Pourquoi ? Je n’en sais trop rien. Quoi qu’il en soit de cette conjuration, il est incontestable que le sel joue un rôle capital dans les relations humaines. Le sel a toujours été considéré comme substance sacrée. Est-ce une vague réminiscence du berceau du monde, la mer ? Les bulles d’excommunications défendent de donner à l’excommunié l’eau, le feu et, le sel. Le prêtre fait fondre le sel dans de l’eau lustrale et, pour la cérémonie de baptême, on en met une pincée sur la langue du petit chrétien. Quand on rasait une demeure maudite, on semait du sel. La femme de Loth a été changée en statue de sel.

Le pain et le sel sont le symbole de la l’hospitalité, et en même temps un pacte d’amitié. Renverser la salière, c’était refuser l’asile, c’était être l’ennemi.

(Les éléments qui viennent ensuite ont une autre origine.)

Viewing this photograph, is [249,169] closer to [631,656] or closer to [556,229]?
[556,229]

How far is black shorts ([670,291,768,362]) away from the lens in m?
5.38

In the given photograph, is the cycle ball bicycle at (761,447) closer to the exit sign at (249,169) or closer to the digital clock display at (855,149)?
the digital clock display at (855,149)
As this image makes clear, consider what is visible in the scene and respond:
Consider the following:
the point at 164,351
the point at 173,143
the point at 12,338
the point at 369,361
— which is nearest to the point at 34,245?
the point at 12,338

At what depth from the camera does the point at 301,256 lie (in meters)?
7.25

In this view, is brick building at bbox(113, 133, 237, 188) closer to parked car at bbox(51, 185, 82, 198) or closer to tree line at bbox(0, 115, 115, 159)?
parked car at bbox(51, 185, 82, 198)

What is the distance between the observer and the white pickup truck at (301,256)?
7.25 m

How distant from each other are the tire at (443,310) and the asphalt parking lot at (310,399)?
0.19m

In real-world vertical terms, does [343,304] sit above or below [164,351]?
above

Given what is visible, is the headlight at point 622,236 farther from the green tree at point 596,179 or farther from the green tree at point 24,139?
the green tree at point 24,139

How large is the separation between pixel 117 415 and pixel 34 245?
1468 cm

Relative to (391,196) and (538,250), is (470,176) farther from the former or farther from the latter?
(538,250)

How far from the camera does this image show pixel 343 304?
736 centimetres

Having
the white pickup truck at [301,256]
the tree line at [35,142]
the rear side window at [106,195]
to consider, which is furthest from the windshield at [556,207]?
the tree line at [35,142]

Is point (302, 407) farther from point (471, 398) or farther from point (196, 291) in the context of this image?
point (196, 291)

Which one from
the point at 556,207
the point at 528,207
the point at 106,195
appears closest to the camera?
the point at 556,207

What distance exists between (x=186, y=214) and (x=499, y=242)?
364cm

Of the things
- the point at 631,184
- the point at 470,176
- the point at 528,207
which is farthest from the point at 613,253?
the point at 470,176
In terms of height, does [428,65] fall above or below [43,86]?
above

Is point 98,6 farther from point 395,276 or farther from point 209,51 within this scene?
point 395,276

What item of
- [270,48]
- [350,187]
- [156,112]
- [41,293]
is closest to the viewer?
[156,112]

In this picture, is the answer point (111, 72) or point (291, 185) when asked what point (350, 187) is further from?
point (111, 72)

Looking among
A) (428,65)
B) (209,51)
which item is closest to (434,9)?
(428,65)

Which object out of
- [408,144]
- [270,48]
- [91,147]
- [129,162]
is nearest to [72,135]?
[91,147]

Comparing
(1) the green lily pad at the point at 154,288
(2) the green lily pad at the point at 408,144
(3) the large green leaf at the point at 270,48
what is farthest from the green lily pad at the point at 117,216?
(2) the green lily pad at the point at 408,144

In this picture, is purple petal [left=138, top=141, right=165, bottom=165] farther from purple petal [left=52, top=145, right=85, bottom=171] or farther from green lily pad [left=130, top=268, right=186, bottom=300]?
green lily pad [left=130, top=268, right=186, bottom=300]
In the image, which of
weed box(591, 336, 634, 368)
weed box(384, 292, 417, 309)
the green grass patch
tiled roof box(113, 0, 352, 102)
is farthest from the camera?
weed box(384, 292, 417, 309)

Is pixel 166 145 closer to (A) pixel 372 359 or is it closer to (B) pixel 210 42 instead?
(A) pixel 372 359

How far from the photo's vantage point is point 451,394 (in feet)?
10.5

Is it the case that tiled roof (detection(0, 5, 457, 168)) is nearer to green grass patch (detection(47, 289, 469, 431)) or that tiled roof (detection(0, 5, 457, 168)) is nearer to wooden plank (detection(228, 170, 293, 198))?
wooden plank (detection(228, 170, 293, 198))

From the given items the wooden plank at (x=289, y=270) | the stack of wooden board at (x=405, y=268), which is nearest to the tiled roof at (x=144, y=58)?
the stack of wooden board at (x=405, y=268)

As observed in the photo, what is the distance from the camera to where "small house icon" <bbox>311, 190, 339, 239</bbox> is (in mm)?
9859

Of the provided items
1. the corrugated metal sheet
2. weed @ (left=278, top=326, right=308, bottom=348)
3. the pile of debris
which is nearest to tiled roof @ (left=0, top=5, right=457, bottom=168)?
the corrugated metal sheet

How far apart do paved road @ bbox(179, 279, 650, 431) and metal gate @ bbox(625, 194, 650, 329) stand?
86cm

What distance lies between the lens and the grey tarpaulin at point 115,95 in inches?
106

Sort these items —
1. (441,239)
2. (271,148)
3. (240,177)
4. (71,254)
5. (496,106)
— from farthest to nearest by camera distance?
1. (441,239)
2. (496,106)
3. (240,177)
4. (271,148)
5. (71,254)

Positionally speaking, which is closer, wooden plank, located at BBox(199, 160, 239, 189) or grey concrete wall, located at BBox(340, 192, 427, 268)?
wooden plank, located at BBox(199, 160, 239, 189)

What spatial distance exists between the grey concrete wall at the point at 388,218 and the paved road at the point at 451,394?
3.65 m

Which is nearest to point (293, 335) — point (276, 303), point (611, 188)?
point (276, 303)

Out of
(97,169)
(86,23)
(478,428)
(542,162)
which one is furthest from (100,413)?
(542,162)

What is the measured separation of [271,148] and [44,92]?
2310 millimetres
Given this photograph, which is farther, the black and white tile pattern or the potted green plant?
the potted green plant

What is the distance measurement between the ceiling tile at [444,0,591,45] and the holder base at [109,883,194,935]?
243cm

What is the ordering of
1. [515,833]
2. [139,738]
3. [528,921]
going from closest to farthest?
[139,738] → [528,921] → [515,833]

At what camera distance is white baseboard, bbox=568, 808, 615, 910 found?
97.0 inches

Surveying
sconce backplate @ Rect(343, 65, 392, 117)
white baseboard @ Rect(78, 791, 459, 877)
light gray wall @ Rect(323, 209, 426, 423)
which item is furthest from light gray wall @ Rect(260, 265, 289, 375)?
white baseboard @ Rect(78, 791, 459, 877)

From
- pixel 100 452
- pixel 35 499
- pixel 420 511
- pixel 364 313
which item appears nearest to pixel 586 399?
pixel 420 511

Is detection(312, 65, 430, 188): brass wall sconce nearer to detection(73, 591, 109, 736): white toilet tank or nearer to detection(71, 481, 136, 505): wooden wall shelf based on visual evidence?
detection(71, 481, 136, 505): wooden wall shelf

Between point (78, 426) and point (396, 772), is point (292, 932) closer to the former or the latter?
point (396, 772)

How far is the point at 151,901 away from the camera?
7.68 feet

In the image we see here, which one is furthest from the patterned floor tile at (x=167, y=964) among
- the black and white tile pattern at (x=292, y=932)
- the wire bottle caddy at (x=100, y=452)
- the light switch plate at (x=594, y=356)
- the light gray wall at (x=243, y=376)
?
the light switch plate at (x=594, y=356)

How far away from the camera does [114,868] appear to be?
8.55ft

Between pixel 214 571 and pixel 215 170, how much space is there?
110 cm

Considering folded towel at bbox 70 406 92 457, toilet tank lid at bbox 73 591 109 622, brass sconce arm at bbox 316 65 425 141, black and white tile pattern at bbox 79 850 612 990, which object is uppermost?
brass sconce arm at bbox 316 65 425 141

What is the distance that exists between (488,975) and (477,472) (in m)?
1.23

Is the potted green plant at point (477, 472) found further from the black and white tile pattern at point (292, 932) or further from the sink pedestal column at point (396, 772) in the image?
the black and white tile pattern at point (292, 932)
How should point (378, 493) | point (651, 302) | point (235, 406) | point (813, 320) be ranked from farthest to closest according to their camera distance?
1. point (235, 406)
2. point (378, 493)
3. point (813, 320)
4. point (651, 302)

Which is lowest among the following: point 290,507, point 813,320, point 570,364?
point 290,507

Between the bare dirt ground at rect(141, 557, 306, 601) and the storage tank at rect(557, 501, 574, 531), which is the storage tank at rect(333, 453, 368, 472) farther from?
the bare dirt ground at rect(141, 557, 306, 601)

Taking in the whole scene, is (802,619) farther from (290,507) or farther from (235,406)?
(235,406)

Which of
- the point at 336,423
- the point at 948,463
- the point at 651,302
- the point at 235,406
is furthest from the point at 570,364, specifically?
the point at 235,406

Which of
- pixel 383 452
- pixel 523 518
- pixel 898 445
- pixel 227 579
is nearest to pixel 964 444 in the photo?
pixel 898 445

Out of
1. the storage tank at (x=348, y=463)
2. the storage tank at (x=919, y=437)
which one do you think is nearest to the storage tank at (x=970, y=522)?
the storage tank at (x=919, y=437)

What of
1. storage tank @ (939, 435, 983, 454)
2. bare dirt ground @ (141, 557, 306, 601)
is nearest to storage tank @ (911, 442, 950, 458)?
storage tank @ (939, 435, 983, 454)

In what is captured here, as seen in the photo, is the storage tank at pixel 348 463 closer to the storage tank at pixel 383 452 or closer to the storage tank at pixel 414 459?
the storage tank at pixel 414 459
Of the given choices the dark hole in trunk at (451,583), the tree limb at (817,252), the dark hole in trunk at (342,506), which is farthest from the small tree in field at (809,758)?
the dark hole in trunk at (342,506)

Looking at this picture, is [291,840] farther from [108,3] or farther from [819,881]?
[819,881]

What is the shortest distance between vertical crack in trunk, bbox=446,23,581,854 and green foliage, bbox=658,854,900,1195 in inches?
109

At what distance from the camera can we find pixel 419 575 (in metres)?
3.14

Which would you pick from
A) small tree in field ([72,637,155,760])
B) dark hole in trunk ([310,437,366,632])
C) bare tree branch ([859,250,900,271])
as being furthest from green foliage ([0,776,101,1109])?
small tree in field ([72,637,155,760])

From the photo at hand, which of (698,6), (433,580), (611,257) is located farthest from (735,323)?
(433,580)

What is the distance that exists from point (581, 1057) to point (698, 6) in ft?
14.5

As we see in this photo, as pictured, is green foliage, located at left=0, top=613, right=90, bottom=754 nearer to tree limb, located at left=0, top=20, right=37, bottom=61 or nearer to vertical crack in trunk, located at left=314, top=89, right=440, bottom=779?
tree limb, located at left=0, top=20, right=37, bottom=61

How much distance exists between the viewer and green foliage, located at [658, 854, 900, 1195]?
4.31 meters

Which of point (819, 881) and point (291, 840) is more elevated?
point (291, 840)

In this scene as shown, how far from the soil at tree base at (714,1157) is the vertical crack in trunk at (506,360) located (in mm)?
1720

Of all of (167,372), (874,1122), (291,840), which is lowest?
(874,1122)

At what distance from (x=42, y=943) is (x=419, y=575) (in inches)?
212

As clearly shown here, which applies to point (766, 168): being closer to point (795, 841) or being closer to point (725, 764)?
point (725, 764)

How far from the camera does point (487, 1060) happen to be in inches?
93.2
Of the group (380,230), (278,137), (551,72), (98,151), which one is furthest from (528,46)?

Autrefois, on avait coutume, dans quelques états, de fournir gratuitement le sel dans les familles qui comptaient plus de douze enfants. En ce temps-là, les produits de la terre suffisaient à nourrir ceux qui la cultivaient, l’argent étant très rare et le sel de première nécessité. Aussi on en avait soin, et les ménagères voyaient la menace d’un malheur quand il s’en répandait à terre.

Le sel emporte donc avec lui une sorte de respect que la superstition exagère, en voyant un présage de mauvais augure dans l’action de le renverser. Aux temps anciens, les esclaves chargés de transporter le sel étaient punis de mort quand ils en répandaient à terre.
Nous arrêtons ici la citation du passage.